Due to the size constraints of the resonance chamber Madeline was working with, she had been forced to construct the superconducting sheath in overlapping sections with four shaped plates joined by a central nose cone. These had then been fixed into place on the inside of the standard outer casing of the missile.

Now they were going to bolt that whole structure, case, superconductor and all, over the ceramic insulating layer. The design, which John Hunt had helped them with, was supposed to sacrifice the missile’s standard outer casing first. It would evaporate almost immediately under the laser’s attack, despite its quarter inch of military grade titanium, before the laser came to bear on the superconducting sheath beneath. This revolutionary alloy was held together with chemical bonds that were unlike any material Martin had ever seen before.

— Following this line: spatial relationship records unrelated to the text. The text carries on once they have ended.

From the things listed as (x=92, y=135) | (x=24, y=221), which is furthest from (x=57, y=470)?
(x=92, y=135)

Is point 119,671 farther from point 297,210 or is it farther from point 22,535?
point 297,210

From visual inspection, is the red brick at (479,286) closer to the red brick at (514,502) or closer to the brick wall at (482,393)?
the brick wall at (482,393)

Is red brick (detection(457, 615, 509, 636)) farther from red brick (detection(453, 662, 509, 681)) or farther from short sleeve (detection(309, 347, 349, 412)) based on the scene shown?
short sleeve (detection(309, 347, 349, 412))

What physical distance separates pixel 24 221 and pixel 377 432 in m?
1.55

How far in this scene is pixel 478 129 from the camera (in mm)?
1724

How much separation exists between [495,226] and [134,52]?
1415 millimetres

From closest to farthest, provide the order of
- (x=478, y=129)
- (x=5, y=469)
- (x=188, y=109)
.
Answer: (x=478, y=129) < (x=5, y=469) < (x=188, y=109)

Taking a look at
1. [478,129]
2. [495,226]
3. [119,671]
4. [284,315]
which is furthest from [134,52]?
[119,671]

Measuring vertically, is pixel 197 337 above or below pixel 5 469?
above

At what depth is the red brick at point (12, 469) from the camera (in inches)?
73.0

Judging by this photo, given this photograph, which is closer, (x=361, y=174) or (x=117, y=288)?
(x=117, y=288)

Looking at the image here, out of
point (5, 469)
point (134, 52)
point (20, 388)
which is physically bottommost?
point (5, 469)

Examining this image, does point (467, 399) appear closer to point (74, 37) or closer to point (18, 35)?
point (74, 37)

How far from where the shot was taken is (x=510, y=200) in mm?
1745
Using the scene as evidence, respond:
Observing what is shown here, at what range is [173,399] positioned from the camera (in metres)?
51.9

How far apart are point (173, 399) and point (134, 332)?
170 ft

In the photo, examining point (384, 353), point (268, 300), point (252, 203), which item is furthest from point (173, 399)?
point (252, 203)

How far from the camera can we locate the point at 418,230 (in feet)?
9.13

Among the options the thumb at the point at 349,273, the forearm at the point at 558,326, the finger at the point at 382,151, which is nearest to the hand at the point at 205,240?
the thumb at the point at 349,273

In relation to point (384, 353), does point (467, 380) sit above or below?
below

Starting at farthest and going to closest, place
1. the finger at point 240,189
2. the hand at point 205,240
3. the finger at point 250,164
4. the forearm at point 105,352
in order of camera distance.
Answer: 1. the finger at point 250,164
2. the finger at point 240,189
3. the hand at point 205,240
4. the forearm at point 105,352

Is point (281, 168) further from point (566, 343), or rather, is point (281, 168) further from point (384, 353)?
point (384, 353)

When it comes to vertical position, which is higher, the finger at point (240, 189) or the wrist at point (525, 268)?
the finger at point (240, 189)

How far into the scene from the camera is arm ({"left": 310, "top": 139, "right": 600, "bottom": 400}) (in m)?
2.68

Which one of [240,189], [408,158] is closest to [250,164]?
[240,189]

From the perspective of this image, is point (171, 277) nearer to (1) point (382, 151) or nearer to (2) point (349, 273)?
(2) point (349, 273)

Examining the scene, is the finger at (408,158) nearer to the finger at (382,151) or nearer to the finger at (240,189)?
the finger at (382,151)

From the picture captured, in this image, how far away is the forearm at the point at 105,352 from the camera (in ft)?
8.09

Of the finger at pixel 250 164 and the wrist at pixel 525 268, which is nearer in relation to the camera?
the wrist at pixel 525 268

Through mechanisms none of the team entirely understood, the material did not absorb energy in the normal way, and within reason did not react to it. This made it tremendously resistant to heat. The plan was that this layer would take the brunt of the laser attack, shielding the warhead beneath for as long as possible. Apparently the material would be able to survive for about forty-five seconds under the satellites’ concentrated glare. Comparatively, the ceramic below would only survive for a fraction of a second longer once the black shielding was finally ruptured. But the ceramic layer was not part of the defense, it was just there to deflect the heat that even the mysterious alien alloy would emit under the magnificent power of the satellites’ attack. Before it eventually ruptured the superconducting material would become phenomenally hot and the ceramic heat tile would protect the warhead within from that terrific heat.

“OK, Jack, might as well slide the outer shell into place and I’ll get this lower bolt in while I’m down here.” said Martin, breathing heavily as he wielded the big rivet gun.

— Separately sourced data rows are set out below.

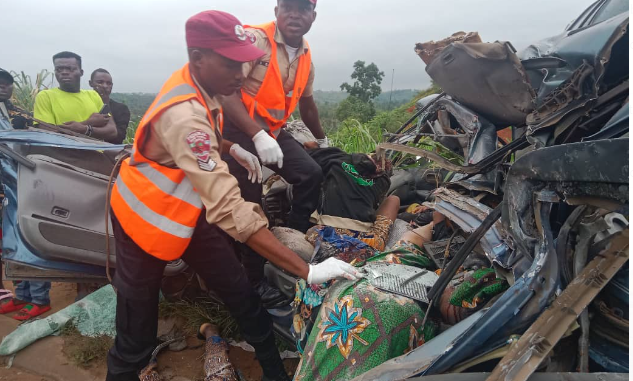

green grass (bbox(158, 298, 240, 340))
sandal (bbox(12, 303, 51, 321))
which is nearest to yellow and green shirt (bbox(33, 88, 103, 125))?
sandal (bbox(12, 303, 51, 321))

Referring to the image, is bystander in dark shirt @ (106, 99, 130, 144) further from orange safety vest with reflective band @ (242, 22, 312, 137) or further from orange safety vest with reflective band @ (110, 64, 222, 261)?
orange safety vest with reflective band @ (110, 64, 222, 261)

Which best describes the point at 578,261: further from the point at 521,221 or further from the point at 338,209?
the point at 338,209

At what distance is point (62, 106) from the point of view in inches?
A: 152

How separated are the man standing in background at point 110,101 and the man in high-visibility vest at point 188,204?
3128mm

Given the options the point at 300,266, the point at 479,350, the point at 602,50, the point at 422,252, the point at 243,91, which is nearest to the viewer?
the point at 479,350

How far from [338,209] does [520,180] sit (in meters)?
1.51

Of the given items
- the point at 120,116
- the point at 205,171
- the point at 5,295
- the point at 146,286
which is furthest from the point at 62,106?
the point at 205,171

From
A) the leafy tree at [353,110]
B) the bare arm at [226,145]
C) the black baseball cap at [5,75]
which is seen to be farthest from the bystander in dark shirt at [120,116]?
the leafy tree at [353,110]

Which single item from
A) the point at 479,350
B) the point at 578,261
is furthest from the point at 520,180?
the point at 479,350

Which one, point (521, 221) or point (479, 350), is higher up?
point (521, 221)

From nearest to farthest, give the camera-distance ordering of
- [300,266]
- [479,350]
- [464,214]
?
[479,350] < [300,266] < [464,214]

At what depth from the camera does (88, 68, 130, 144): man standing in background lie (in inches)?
183

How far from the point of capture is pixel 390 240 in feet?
8.62

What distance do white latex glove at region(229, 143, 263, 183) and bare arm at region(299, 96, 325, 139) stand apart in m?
1.05
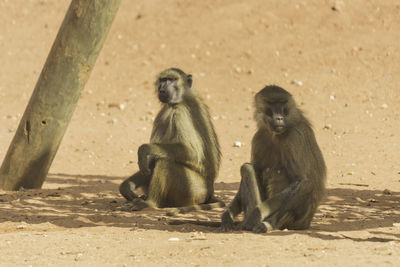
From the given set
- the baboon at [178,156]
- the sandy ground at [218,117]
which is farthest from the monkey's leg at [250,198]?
the baboon at [178,156]

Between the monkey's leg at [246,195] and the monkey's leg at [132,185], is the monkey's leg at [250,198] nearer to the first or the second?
the monkey's leg at [246,195]

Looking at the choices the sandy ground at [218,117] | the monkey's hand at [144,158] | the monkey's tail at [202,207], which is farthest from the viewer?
the monkey's hand at [144,158]

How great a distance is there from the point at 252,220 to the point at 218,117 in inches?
272

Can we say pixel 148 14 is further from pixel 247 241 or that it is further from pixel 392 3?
pixel 247 241

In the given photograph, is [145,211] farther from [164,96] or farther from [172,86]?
[172,86]

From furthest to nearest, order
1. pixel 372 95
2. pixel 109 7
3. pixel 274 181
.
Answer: pixel 372 95
pixel 109 7
pixel 274 181

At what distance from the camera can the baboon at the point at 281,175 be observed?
6.77m

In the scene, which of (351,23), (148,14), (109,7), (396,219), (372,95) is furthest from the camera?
(148,14)

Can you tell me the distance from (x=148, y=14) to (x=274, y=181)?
39.5ft

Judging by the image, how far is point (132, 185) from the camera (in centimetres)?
872

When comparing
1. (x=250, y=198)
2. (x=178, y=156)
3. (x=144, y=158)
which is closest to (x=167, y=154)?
(x=178, y=156)

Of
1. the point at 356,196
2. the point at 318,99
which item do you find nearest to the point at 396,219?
the point at 356,196

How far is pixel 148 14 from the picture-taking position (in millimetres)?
18375

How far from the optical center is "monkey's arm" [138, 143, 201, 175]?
816 centimetres
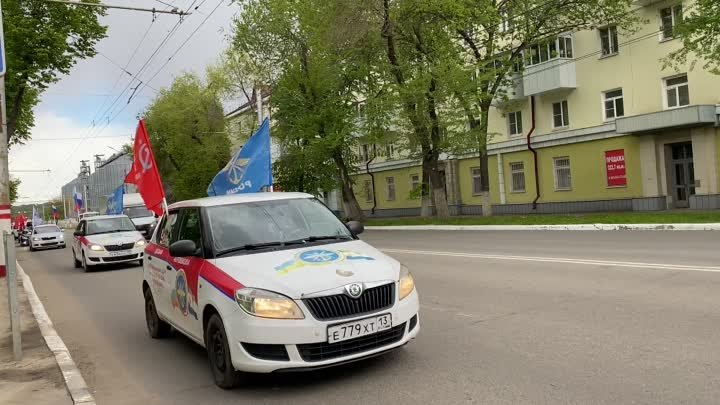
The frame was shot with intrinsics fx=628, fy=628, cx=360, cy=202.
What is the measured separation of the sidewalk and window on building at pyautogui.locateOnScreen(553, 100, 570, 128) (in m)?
29.3

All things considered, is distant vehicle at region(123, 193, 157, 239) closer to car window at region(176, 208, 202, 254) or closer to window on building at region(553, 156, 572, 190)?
window on building at region(553, 156, 572, 190)

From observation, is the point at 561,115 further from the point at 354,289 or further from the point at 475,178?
the point at 354,289

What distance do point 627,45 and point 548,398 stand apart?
28.9 metres

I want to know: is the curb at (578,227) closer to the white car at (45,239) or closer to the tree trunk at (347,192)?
the tree trunk at (347,192)

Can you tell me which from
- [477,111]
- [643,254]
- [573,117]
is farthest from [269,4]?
[643,254]

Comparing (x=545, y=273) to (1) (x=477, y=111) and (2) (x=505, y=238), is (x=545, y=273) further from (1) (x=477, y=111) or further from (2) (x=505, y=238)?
(1) (x=477, y=111)

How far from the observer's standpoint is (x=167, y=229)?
732 centimetres

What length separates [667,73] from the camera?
27.8 meters

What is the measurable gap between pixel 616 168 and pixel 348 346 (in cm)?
2833

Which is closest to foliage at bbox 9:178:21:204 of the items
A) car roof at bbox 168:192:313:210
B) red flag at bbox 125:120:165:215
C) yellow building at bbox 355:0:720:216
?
yellow building at bbox 355:0:720:216

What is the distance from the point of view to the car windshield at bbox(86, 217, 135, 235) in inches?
749

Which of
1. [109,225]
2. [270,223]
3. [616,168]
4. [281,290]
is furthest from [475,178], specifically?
[281,290]

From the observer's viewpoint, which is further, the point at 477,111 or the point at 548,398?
the point at 477,111

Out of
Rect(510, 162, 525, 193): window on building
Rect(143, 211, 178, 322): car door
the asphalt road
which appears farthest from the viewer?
Rect(510, 162, 525, 193): window on building
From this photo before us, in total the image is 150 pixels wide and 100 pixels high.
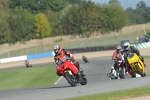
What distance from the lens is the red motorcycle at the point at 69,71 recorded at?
1756 centimetres

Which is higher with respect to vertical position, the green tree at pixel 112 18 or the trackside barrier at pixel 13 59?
the green tree at pixel 112 18

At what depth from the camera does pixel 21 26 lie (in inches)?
3814

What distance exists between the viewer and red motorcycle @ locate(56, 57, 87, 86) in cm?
1756

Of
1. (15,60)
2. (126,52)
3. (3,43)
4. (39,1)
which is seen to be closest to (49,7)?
(39,1)

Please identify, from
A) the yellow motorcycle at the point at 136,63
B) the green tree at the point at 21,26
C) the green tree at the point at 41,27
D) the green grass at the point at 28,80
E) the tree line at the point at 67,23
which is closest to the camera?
the yellow motorcycle at the point at 136,63

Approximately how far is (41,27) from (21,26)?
3890 mm

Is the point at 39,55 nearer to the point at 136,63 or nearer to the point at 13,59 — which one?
the point at 13,59

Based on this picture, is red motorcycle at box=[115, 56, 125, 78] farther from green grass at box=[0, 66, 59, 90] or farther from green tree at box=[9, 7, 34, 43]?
green tree at box=[9, 7, 34, 43]

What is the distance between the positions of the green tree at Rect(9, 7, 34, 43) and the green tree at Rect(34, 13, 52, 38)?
1018 mm

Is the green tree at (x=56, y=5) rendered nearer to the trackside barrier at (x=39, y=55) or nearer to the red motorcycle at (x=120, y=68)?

“OK,” said Jack, heaving under the effort as he pushed the big structure of the outer shield casing over the inner shield. He moved slowly, taking guidance from Martin.

“Good, that’s it, OK, now straighten up, you are coming in a bit from the left.” said Martin as the two touched.

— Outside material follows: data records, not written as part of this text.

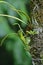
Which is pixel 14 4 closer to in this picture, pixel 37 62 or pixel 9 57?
pixel 9 57

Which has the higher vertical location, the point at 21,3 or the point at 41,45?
the point at 21,3

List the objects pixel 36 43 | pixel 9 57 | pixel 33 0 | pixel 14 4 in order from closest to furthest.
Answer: pixel 9 57 → pixel 14 4 → pixel 33 0 → pixel 36 43

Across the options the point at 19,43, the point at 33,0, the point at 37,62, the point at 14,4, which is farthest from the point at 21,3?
the point at 37,62

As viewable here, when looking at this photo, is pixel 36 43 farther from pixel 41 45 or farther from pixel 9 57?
pixel 9 57

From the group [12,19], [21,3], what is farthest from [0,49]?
[21,3]

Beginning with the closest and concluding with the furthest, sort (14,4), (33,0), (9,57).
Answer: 1. (9,57)
2. (14,4)
3. (33,0)

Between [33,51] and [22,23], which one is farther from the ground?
[22,23]

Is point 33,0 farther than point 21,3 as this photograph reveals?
Yes

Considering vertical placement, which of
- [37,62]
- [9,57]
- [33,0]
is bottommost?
[37,62]

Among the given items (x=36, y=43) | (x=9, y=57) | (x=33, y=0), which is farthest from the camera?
(x=36, y=43)
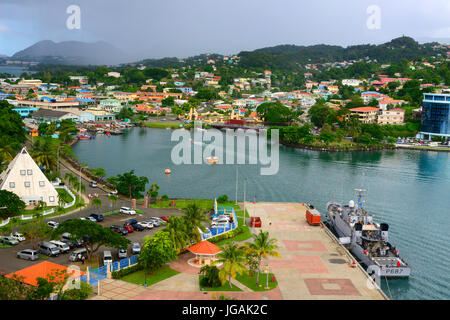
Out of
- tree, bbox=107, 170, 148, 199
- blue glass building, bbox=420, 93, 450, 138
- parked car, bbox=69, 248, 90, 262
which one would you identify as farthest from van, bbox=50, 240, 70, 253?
blue glass building, bbox=420, 93, 450, 138

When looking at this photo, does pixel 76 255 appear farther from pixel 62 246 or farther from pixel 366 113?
pixel 366 113

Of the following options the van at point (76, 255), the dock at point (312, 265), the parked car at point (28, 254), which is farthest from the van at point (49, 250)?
the dock at point (312, 265)

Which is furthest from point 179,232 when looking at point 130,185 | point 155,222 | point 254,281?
point 130,185

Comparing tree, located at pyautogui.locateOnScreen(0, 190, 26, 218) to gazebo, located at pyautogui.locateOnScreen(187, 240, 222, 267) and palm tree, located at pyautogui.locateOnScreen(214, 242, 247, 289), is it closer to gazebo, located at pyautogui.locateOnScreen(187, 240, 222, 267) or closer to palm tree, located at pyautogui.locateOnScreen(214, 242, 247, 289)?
gazebo, located at pyautogui.locateOnScreen(187, 240, 222, 267)

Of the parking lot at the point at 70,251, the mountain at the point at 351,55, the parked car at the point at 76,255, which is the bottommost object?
the parking lot at the point at 70,251

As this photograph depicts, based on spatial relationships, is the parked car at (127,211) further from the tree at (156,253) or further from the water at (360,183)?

They started to squeeze together, the fit necessarily extremely tight. Slowly but surely the inside of the superconducting shell slid over the smooth white of the ceramic heat shielding. It was a strange sound. The superconductor siphoning off the energy as it slid and muffling any scraping sound. They had learned early that this stuff did not behave like anything they were familiar with.

Martin shook his head as he considered the material. “Weird stuff, this,” he said, careful not to touch it as it slid in. It would not hurt him, but it would deliver all of the friction energy it was generating in a static shock to Martin, such was the perfection of its ability to siphon energy.

“OK, nearly there, slowly does it.” said Martin, watching the two big cones come together from underneath. Jack heaved, pushing against the titanium outer shell. The shell alone cost over $200,000, he thought as he heaved. Not something you wanted to dent.

“That’s it,” shouted Martin, and Jack heard him grunt once more as he shifted the rivet gun into place over the next join hole.